Comprueba tu comprensión:
a) Según el texto sobre la Peña de Bernal, ¿cuántos senderos reconocidos y autorizados hay en la Peña de Bernal?
b) En el texto sobre la Peña de Bernal, convierte en una lista el párrafo que empieza con "El municipio administra los senderos" e indica qué senderos le corresponden a cada administrador.
c) Transcribe del texto sobre la Peña de Bernal el fragmento que va desde "Estos nodos se" hasta "a la semana.", ambos incluidos.

======== Fragmento del documento

Carmen Galván
Un total de 16 mil personas a la semana se tiene permitido que puedan subir en el área natural protegida de la Peña de Bernal, de acuerdo con el Estudio de Capacidad de Carga para el Área Natural Protegida con Categoría de Paisaje Protegido “Peña de Bernal”.
En la edición del 11 de febrero en La Sombra de Arteaga se informó que hay 14 senderos reconocidos y autorizados en la Peña de Bernal, los cuales son administrados por el municipio de Ezequiel Montes, así como El Campamento Chichidho y Ecoturismo Los Cuervos.
El municipio administra los senderos de Peña de Bernal y el Sendero Tradicional; El Campamento Chichidho administra los senderos de Piedra Partida, El Castillo, Cara Norte, Cara Este, Los Olvidados, La Tortuga y El Puerto; mientras que Ecoturismo Los Cuervos administra los senderos El Safari, Los Burritos, Las Cuevas, Los Atlantes y El Manantial.
Estos nodos se encuentran equipados con infraestructura y los servicios necesarios para la atención al turismo, como los caminos de acceso con señalización, áreas de descanso y, en algunos casos, servicios adicionales como guías, restaurantes y servicios sanitarios.
El estudio de carga incluye los valores de la capacidad de carga física, la capacidad de carga real y la capacidad de carga efectiva; esta última es el número máximo de personas que pueden acceder al sitio sin comprometer su conservación ni afectar la experiencia de los visitantes.
En este sentido, la capacidad de carga efectiva al día en todos los senderos es de 2 mil 286 personas, mientras que a la semana se estima que la capacidad máxima son 16 mil personas a la semana.
Los senderos de la Peña de Bernal y Tradicional tienen una capacidad física de más de 10 mil personas cada uno al día, pero su carga efectiva disminuye hasta 353 y 411 respectivamente, pues de esta manera no se afecta el ecosistema de la Peña de Bernal.

================
======== Datos seleccionados

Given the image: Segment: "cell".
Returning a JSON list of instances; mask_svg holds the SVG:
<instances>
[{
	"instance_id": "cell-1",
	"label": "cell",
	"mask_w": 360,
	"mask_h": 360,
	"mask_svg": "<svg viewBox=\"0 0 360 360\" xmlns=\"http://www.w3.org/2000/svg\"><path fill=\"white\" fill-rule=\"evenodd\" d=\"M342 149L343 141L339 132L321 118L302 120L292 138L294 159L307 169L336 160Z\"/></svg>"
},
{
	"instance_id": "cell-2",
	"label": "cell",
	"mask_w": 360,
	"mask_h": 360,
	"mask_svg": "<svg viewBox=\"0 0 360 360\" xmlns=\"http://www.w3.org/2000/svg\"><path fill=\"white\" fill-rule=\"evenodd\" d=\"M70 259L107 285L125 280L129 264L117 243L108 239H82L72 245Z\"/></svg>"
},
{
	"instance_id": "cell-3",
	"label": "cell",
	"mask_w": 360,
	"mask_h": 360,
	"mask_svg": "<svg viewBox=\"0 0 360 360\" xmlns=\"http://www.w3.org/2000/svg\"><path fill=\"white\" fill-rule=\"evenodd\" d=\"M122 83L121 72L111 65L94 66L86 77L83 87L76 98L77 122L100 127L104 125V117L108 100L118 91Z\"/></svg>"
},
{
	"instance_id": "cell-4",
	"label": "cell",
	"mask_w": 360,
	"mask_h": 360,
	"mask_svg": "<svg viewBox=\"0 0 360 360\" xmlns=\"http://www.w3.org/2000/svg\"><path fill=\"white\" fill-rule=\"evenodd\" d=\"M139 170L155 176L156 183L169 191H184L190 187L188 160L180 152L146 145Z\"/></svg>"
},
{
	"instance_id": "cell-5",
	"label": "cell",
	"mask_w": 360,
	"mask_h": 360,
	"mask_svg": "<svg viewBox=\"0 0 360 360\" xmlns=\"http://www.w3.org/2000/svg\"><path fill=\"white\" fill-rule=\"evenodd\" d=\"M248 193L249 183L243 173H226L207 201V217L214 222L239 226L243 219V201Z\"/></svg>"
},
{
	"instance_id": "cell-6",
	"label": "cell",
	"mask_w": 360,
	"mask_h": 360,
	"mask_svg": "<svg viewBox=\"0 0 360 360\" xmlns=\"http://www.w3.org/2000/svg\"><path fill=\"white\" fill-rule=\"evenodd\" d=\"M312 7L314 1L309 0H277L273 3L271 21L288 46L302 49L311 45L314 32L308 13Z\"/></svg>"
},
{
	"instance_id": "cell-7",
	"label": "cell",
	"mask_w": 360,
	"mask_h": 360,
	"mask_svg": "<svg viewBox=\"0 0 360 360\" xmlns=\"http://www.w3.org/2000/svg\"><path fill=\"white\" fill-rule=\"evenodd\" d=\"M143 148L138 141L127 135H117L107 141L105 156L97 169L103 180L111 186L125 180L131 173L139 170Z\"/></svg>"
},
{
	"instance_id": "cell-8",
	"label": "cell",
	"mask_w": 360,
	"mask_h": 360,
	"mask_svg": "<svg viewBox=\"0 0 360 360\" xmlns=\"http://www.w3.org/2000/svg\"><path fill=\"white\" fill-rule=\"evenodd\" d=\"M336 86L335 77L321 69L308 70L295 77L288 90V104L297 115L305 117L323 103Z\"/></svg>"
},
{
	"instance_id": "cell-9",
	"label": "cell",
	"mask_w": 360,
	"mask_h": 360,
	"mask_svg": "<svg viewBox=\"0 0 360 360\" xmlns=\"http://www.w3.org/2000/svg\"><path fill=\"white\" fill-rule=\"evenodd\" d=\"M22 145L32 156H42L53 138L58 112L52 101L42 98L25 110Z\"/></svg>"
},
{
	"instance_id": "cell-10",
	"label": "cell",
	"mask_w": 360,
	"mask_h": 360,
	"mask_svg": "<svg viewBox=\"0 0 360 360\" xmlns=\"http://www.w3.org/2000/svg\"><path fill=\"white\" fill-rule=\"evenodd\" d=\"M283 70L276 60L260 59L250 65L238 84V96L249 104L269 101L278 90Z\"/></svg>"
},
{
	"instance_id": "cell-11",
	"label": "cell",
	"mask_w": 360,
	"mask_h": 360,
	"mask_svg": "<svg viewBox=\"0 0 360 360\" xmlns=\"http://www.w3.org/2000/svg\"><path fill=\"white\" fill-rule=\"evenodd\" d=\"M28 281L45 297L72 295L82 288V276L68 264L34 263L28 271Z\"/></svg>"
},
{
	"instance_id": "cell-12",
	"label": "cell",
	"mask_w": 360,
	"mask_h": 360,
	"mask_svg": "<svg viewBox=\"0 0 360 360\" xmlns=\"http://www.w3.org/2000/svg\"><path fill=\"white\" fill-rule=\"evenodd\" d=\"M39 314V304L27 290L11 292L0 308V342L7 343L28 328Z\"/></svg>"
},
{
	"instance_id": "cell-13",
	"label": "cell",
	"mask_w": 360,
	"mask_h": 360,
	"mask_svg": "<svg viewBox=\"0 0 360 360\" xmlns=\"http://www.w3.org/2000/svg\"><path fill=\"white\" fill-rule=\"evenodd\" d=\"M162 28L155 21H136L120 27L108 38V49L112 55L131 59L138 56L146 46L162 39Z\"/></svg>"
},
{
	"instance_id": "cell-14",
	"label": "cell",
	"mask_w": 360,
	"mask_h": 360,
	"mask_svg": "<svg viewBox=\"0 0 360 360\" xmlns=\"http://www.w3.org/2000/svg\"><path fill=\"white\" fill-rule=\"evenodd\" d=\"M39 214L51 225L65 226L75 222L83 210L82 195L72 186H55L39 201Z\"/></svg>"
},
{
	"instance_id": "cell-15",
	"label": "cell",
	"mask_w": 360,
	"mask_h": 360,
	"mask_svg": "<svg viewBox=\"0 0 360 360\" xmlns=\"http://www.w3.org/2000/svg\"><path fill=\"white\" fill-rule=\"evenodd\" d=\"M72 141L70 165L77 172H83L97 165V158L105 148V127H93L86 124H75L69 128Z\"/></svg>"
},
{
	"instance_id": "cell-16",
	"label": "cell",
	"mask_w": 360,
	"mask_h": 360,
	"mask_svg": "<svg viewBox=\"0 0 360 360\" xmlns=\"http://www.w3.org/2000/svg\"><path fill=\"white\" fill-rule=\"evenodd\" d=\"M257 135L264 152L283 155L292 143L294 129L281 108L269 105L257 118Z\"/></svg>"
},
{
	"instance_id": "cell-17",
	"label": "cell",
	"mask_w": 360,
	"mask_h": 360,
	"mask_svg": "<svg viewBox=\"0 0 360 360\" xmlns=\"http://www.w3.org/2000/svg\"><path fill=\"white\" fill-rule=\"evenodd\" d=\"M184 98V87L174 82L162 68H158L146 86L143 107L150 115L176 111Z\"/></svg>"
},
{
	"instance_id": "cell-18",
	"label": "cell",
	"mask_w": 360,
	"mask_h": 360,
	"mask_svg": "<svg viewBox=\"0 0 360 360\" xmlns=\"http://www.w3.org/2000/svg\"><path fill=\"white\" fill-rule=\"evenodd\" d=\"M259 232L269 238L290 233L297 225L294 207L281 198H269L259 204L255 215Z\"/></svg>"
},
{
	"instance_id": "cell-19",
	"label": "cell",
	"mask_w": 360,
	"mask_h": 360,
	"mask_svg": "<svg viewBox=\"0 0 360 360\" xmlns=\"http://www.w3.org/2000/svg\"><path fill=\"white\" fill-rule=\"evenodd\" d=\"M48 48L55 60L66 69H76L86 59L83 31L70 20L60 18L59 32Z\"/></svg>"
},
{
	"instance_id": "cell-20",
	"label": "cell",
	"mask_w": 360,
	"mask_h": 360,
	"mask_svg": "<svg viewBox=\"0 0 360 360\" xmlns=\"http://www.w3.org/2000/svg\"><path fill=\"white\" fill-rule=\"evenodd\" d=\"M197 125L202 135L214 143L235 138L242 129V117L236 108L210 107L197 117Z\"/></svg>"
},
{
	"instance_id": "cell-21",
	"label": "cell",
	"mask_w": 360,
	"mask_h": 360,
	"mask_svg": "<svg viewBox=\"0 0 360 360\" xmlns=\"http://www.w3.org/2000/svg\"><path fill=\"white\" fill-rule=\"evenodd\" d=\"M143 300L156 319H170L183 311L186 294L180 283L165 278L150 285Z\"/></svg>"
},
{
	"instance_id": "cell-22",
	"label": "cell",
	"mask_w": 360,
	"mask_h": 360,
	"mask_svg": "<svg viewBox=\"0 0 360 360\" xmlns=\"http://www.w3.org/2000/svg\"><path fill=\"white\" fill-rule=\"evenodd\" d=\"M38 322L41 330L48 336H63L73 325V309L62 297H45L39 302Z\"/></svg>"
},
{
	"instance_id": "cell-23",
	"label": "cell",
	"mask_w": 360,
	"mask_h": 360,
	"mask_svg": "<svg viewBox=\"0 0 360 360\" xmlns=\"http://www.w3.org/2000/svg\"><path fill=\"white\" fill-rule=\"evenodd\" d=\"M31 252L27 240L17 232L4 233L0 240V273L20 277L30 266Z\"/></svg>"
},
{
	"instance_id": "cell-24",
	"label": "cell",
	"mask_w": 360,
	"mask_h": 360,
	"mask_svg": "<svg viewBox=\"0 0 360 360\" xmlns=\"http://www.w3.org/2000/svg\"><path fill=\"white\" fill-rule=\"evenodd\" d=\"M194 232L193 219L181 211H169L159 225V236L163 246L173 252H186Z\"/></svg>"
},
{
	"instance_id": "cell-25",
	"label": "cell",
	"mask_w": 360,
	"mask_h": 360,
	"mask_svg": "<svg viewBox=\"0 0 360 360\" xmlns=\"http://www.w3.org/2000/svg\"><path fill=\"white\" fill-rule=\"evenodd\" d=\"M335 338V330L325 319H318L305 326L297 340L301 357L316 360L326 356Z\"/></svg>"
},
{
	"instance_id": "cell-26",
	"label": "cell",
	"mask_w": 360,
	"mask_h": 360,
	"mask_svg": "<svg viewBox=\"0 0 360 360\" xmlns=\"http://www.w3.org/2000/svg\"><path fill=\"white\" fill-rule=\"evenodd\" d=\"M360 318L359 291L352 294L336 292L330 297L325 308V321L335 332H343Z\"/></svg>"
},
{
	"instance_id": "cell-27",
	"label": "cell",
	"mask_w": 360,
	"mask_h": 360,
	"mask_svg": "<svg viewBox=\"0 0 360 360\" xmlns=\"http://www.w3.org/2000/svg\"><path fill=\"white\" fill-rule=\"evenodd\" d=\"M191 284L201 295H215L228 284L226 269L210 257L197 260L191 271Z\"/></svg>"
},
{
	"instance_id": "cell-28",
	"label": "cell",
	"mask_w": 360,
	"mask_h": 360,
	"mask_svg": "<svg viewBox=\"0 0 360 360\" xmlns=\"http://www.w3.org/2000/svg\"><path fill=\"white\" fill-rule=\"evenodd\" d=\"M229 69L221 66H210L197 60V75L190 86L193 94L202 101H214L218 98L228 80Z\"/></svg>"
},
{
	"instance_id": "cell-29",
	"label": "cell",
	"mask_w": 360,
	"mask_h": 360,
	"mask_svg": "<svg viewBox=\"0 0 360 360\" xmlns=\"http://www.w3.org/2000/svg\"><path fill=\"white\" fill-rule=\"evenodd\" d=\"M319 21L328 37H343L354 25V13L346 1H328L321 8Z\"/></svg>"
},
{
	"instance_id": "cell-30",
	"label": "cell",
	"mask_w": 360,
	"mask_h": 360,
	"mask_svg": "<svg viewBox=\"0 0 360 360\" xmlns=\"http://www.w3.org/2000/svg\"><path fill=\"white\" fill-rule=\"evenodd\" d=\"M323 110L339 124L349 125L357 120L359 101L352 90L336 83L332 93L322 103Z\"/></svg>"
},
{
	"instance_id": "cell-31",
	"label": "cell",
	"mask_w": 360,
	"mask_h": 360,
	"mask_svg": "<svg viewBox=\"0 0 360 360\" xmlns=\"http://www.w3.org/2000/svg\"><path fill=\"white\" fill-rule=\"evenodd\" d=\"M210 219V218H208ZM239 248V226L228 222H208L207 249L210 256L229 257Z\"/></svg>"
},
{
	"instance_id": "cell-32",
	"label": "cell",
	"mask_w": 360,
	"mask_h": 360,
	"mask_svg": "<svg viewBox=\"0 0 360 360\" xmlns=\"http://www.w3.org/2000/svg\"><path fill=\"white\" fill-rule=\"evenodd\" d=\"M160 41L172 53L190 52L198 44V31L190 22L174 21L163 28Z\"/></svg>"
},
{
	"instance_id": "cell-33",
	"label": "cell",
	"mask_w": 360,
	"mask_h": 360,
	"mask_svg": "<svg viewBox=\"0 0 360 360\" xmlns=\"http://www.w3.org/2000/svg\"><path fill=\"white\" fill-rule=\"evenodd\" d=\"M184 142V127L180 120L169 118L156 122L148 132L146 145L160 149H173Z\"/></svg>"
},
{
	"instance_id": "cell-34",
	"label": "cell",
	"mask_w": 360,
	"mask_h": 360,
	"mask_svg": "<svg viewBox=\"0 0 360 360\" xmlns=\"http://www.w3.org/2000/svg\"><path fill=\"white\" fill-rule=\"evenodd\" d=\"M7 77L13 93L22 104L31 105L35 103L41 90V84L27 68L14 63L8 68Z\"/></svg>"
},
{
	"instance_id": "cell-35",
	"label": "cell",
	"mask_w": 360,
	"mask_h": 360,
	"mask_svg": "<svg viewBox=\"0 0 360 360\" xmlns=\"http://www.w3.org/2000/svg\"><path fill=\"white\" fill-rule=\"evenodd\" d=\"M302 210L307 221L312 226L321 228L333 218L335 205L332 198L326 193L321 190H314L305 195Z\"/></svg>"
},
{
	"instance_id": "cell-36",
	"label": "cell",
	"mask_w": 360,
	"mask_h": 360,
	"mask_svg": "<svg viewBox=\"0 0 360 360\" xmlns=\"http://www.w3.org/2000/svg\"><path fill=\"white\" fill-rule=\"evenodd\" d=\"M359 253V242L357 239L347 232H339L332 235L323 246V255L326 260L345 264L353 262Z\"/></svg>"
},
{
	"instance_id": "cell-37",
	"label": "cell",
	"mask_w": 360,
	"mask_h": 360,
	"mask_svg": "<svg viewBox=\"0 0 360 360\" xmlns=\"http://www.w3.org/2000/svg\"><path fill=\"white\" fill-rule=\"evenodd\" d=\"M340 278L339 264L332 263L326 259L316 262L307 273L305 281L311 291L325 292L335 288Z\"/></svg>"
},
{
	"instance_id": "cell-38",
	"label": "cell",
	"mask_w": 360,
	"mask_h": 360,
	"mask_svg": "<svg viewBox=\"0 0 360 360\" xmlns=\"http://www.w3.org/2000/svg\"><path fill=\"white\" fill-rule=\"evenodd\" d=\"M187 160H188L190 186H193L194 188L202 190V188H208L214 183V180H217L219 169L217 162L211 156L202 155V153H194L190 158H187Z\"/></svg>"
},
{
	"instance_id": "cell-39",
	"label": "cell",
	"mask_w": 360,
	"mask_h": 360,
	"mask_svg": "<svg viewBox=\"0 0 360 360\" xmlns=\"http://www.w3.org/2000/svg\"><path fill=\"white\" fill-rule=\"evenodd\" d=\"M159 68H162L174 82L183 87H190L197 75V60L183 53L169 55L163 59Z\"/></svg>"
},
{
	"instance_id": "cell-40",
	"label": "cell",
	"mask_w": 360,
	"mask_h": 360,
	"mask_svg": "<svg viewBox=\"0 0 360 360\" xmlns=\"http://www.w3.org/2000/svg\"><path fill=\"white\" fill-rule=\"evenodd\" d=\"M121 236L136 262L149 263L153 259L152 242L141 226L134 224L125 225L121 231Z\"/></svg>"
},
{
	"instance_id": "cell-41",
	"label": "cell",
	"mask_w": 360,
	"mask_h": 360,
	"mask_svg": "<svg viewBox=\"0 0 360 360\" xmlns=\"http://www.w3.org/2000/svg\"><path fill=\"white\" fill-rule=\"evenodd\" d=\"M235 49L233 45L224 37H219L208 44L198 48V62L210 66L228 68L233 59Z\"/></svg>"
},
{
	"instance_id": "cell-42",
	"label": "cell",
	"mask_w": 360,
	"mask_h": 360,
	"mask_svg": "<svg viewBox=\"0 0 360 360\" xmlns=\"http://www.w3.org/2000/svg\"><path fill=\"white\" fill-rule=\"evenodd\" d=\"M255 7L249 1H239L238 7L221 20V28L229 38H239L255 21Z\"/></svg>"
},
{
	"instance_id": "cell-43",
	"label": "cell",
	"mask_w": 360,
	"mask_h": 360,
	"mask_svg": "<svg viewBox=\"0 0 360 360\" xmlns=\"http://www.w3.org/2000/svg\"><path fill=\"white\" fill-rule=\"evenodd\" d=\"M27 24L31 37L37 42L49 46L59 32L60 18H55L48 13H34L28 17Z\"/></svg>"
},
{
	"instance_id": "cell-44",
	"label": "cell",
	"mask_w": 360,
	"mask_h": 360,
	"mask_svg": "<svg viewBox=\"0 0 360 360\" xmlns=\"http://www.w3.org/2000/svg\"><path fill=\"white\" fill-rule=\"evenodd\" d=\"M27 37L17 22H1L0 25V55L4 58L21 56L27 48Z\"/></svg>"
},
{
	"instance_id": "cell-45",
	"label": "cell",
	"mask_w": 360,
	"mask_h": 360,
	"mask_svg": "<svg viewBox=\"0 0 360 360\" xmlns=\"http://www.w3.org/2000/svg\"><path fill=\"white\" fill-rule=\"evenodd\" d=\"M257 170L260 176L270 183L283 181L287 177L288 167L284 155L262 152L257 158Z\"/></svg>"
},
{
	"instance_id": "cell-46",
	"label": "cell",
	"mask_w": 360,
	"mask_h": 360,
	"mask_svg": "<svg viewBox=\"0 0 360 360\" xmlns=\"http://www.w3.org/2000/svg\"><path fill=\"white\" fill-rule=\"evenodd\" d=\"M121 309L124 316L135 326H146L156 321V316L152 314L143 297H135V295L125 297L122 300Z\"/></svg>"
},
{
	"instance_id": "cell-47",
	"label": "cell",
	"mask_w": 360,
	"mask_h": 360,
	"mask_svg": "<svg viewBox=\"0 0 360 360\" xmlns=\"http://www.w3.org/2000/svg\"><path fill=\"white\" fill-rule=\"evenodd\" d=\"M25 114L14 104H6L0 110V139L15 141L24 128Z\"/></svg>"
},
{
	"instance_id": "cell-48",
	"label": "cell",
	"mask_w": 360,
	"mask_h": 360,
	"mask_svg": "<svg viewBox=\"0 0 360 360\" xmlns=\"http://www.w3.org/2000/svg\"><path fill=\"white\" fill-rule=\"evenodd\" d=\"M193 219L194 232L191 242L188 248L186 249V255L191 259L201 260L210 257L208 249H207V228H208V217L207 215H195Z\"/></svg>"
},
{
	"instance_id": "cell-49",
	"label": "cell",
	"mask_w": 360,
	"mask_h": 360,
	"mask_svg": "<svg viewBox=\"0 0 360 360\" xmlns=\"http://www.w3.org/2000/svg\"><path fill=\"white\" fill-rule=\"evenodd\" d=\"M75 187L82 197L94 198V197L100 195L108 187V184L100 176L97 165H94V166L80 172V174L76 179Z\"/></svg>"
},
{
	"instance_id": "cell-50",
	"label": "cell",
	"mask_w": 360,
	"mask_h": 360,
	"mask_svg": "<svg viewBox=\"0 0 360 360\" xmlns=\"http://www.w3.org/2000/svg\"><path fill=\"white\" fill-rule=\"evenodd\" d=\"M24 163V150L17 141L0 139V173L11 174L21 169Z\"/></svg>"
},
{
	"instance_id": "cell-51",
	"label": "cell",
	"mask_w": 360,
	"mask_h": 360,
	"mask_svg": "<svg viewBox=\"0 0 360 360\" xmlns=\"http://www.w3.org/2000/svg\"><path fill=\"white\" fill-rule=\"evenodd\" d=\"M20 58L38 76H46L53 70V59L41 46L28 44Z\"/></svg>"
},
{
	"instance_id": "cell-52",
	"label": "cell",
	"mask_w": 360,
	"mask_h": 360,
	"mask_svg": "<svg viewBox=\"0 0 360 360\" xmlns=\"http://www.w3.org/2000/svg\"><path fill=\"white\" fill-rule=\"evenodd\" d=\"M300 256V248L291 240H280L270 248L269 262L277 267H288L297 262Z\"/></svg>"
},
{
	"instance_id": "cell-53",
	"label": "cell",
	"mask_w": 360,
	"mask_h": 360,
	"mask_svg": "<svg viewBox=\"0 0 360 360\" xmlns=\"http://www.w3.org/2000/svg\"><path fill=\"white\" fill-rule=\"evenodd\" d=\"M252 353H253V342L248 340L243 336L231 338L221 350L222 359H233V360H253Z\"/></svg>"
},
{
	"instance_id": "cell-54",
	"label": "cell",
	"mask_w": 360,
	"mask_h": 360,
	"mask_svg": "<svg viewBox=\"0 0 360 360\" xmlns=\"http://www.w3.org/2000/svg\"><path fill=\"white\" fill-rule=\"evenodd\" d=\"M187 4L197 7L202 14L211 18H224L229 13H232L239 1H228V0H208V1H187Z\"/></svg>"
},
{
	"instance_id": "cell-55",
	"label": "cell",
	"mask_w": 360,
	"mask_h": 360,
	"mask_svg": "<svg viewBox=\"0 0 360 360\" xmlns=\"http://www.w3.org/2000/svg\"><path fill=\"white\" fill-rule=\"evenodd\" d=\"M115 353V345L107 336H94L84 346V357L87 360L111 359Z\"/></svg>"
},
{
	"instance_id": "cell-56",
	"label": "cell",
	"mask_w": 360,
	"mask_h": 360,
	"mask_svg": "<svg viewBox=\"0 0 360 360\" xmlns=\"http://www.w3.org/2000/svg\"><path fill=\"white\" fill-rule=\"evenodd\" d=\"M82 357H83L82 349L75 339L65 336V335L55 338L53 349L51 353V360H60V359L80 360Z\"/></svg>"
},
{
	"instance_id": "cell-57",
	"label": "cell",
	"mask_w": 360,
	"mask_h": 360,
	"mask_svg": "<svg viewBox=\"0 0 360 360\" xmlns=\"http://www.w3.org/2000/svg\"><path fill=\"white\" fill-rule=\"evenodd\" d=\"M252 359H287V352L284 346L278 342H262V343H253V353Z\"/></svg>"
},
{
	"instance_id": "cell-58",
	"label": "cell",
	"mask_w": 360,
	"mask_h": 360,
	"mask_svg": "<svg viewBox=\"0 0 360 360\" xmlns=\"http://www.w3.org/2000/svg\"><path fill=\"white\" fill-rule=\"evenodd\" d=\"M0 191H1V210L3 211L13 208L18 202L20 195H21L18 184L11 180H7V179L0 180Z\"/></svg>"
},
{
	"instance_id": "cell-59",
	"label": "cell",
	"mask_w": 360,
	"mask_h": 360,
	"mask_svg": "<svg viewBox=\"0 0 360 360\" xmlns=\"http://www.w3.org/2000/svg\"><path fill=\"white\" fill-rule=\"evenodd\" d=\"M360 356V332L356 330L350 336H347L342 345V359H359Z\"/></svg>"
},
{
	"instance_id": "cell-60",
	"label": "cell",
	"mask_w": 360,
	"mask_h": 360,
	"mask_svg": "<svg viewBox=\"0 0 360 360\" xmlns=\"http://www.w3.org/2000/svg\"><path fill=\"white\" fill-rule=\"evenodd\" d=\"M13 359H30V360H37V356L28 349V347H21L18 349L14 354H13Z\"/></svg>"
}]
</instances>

================

Respuestas:
a) Hay 14 senderos reconocidos y autorizados.

b)
- El municipio: Peña de Bernal y Sendero Tradicional.
- El Campamento Chichidho: Piedra Partida, El Castillo, Cara Norte, Cara Este, Los Olvidados, La Tortuga y El Puerto.
- Ecoturismo Los Cuervos: El Safari, Los Burritos, Las Cuevas, Los Atlantes y El Manantial.

c)
Estos nodos se encuentran equipados con infraestructura y los servicios necesarios para la atención al turismo, como los caminos de acceso con señalización, áreas de descanso y, en algunos casos, servicios adicionales como guías, restaurantes y servicios sanitarios.
El estudio de carga incluye los valores de la capacidad de carga física, la capacidad de carga real y la capacidad de carga efectiva; esta última es el número máximo de personas que pueden acceder al sitio sin comprometer su conservación ni afectar la experiencia de los visitantes.
En este sentido, la capacidad de carga efectiva al día en todos los senderos es de 2 mil 286 personas, mientras que a la semana se estima que la capacidad máxima son 16 mil personas a la semana.